Diese Hoffnung müssen wir weitertragen. Es ist an uns, unsere freiheitliche Demokratie und die Gedenkkultur, auf der sie fußt, zu beschützen.
Wie groß diese Aufgabe ist, sehen wir beim Blick in den Bundestag und in unsere Landesparlamente. Dort – und hier – ist heute überall eine Partei vertreten, die diese Werte verächtlich macht, die die Verbrechen der NS-Zeit verharmlost und enge Verbindungen ins rechtsextreme Milieu unterhält. Diese sogenannte Alternative für Deutschland gründet ihre Politik auf Hass und Ausgrenzung und steht – nicht nur für mich – nicht auf dem Boden unserer demokratischen Verfassung.

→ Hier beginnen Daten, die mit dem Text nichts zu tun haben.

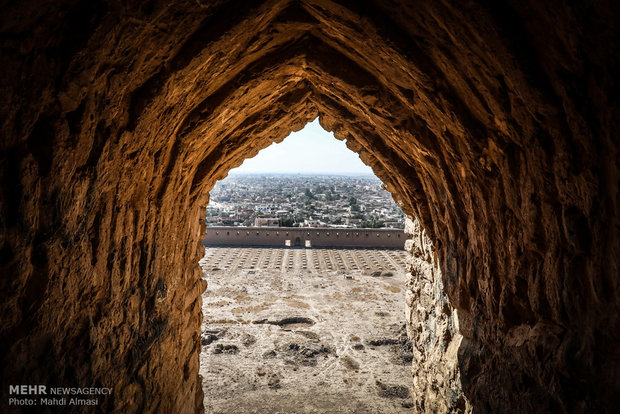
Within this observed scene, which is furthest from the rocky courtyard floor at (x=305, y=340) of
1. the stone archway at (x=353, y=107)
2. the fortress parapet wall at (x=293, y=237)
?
the fortress parapet wall at (x=293, y=237)

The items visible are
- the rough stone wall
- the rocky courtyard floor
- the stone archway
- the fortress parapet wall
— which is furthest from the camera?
the fortress parapet wall

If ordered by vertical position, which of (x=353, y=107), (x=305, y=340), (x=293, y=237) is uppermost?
(x=353, y=107)

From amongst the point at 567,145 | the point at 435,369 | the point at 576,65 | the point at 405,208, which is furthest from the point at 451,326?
the point at 576,65

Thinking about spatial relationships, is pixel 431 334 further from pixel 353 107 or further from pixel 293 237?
pixel 293 237

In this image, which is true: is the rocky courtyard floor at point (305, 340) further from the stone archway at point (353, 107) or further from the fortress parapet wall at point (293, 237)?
the fortress parapet wall at point (293, 237)

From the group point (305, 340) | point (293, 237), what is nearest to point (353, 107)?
point (305, 340)

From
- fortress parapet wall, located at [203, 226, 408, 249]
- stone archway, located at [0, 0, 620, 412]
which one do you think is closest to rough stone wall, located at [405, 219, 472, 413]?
stone archway, located at [0, 0, 620, 412]

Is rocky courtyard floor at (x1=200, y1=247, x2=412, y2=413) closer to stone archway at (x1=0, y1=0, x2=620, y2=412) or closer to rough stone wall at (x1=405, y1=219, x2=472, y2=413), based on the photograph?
rough stone wall at (x1=405, y1=219, x2=472, y2=413)
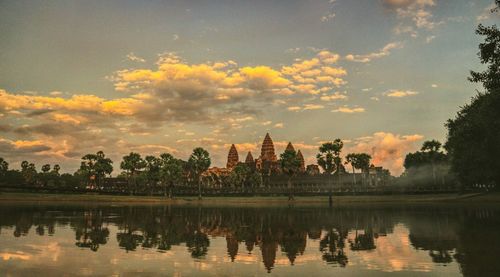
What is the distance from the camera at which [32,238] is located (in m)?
25.3

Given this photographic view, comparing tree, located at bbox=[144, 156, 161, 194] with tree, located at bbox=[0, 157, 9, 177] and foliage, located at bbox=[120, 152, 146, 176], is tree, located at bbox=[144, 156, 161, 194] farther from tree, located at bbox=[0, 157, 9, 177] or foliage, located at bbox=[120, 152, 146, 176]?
tree, located at bbox=[0, 157, 9, 177]

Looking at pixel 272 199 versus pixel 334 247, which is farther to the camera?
pixel 272 199

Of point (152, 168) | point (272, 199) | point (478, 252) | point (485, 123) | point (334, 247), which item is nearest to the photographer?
point (478, 252)

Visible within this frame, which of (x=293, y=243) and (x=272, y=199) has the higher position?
(x=293, y=243)

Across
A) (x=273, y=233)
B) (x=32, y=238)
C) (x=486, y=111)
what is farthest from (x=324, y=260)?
(x=486, y=111)

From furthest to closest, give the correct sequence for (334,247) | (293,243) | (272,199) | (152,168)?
(152,168) < (272,199) < (293,243) < (334,247)

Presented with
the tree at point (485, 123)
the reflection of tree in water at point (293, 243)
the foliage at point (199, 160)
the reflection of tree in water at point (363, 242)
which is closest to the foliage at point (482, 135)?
the tree at point (485, 123)

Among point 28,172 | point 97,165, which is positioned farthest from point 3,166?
point 97,165

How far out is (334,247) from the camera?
23.4 meters

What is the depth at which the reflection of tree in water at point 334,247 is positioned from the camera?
62.5 feet

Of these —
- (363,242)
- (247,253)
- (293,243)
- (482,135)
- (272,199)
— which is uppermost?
(482,135)

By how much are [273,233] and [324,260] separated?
38.3ft

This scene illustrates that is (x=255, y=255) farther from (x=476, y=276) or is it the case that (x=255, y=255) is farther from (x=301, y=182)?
(x=301, y=182)

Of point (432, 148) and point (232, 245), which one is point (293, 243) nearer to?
point (232, 245)
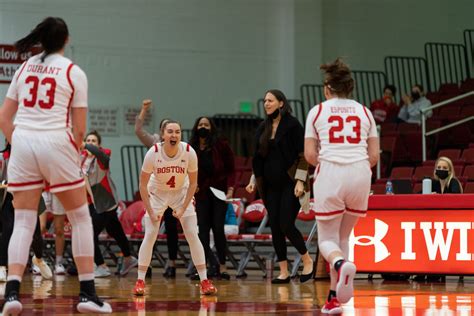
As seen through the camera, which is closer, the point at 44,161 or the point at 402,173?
the point at 44,161

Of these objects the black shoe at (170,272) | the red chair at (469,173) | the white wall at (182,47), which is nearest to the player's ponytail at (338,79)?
the black shoe at (170,272)

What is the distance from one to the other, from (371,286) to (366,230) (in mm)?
891

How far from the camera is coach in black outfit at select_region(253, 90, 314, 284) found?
11.4m

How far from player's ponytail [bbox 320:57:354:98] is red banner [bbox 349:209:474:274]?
3.64 meters

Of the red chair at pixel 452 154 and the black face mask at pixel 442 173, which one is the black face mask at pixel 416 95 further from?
the black face mask at pixel 442 173

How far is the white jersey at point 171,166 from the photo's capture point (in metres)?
9.97

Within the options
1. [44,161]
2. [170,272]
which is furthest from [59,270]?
[44,161]

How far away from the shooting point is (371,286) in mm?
10984

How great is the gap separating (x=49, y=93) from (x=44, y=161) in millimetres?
419

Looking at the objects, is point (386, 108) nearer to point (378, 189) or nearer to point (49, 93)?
point (378, 189)

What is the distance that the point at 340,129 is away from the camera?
25.8 feet

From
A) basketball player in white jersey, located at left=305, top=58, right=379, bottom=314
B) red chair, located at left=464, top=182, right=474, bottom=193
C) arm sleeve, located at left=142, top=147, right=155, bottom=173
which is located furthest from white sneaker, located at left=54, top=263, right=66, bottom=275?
basketball player in white jersey, located at left=305, top=58, right=379, bottom=314

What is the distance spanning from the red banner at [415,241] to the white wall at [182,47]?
362 inches

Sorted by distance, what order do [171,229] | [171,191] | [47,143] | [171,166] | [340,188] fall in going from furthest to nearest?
[171,229] < [171,191] < [171,166] < [340,188] < [47,143]
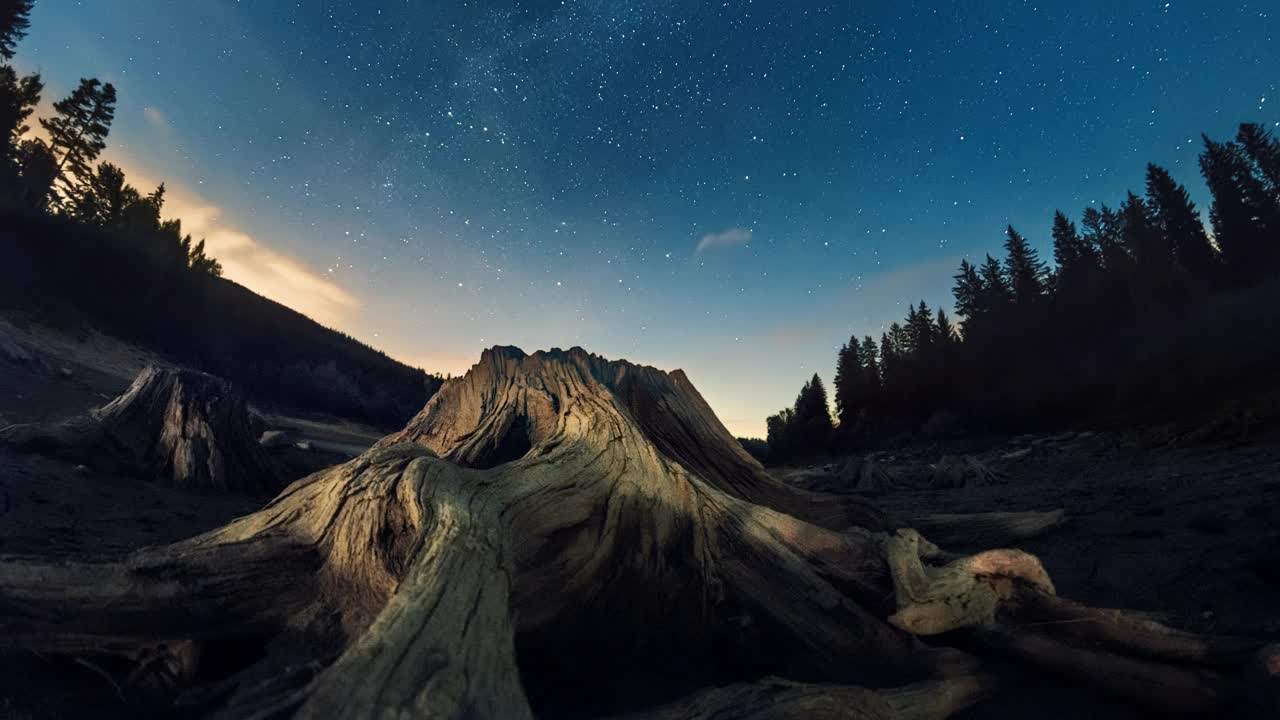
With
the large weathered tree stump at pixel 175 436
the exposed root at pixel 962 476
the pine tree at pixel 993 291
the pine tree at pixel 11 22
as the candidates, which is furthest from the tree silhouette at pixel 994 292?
the pine tree at pixel 11 22

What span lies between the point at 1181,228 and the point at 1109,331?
1386 cm

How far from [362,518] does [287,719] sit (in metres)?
1.37

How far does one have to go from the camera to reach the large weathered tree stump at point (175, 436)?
565 centimetres

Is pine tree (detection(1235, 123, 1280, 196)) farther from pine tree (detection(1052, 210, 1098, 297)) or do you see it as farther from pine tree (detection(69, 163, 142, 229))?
pine tree (detection(69, 163, 142, 229))

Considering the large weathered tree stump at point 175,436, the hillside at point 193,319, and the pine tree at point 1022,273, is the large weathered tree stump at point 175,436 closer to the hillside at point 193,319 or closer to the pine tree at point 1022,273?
the hillside at point 193,319

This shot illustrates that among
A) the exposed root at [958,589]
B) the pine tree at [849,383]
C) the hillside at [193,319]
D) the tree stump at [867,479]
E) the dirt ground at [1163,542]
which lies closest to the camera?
the exposed root at [958,589]

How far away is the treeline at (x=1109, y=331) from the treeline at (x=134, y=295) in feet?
106

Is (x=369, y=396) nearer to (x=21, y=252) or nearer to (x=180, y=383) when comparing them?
(x=21, y=252)

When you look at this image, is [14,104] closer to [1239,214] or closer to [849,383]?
[849,383]

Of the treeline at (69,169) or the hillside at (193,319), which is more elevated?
the treeline at (69,169)

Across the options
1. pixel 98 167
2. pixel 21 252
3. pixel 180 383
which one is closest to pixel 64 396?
pixel 180 383

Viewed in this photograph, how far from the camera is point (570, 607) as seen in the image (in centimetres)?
222

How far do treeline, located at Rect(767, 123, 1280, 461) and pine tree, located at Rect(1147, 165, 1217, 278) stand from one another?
0.10m

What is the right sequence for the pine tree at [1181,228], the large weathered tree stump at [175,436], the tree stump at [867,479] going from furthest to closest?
the pine tree at [1181,228], the tree stump at [867,479], the large weathered tree stump at [175,436]
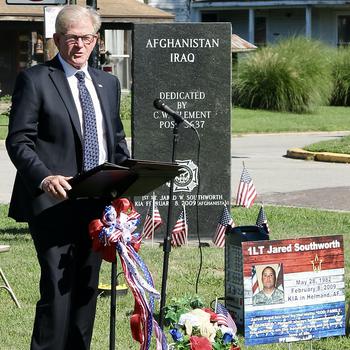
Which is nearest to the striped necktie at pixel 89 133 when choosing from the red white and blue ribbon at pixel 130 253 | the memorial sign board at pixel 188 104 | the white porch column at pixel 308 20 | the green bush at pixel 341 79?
the red white and blue ribbon at pixel 130 253

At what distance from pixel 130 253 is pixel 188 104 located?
5.17 meters

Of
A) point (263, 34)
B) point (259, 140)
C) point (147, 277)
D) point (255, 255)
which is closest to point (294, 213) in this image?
point (255, 255)

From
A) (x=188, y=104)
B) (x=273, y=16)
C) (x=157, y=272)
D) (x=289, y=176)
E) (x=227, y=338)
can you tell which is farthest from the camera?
(x=273, y=16)

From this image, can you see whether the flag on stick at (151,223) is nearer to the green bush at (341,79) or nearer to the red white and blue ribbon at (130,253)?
the red white and blue ribbon at (130,253)

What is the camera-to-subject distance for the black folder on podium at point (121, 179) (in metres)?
4.88

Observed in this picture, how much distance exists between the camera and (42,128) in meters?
5.32

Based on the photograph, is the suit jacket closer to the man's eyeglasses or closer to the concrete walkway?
the man's eyeglasses

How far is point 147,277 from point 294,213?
7030 mm

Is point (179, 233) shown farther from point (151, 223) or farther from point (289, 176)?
point (289, 176)

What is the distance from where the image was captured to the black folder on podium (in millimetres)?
4883

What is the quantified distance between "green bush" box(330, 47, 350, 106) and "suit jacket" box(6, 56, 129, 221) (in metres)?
29.6

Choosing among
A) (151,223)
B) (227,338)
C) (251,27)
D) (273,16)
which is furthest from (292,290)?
(273,16)

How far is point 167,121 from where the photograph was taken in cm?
1045

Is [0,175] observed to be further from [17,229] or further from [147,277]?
[147,277]
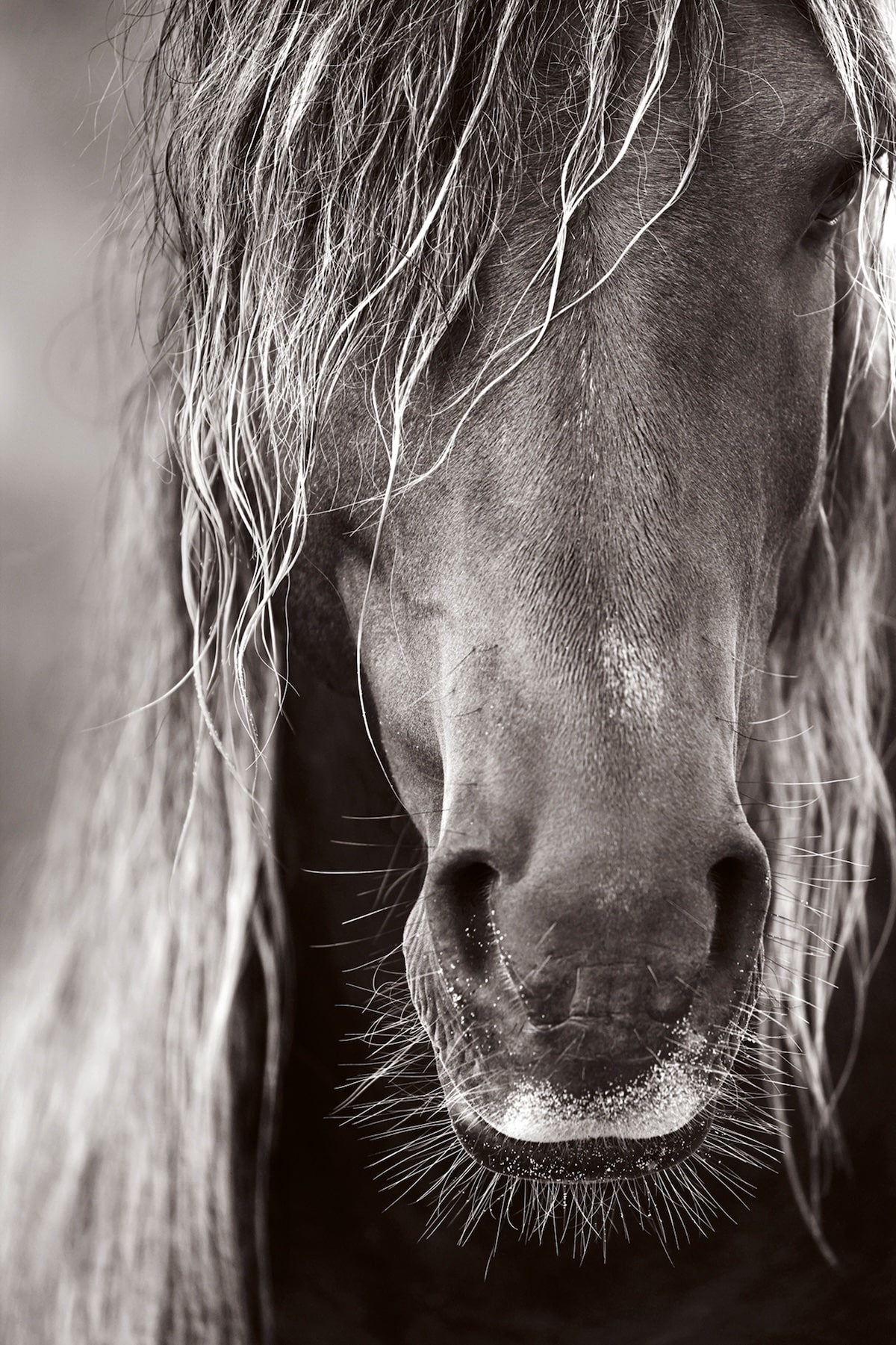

Daher appelliere ich heute an Sie: Kehren Sie zurück zu dem Eid, den Sie auf unser Land geschworen haben, zu einer freiheitlichen Demokratie. Lassen Sie uns dem Hass entgegentreten.
Verehrte Anwesende, lassen Sie uns nicht tatenlos danebenstehen, wenn Ausgrenzung und Intoleranz um sich greifen. Und: Lassen Sie uns eintreten für Freiheit und Demokratie. Das sind wir denen schuldig, derer wir heute gedenken.
Ich möchte den jungen Menschen hier im Hause und in unserem Lande zurufen: Lasst Euch von niemandem in Eurem künftigen Leben einreden, wen Ihr zu lieben oder zu hassen habt.
Ich habe meinen Glauben an unser Land, an die Heimat, die ich wiedergefunden habe, nicht verloren.
Ich danke Ihnen für Ihre Aufmerksamkeit.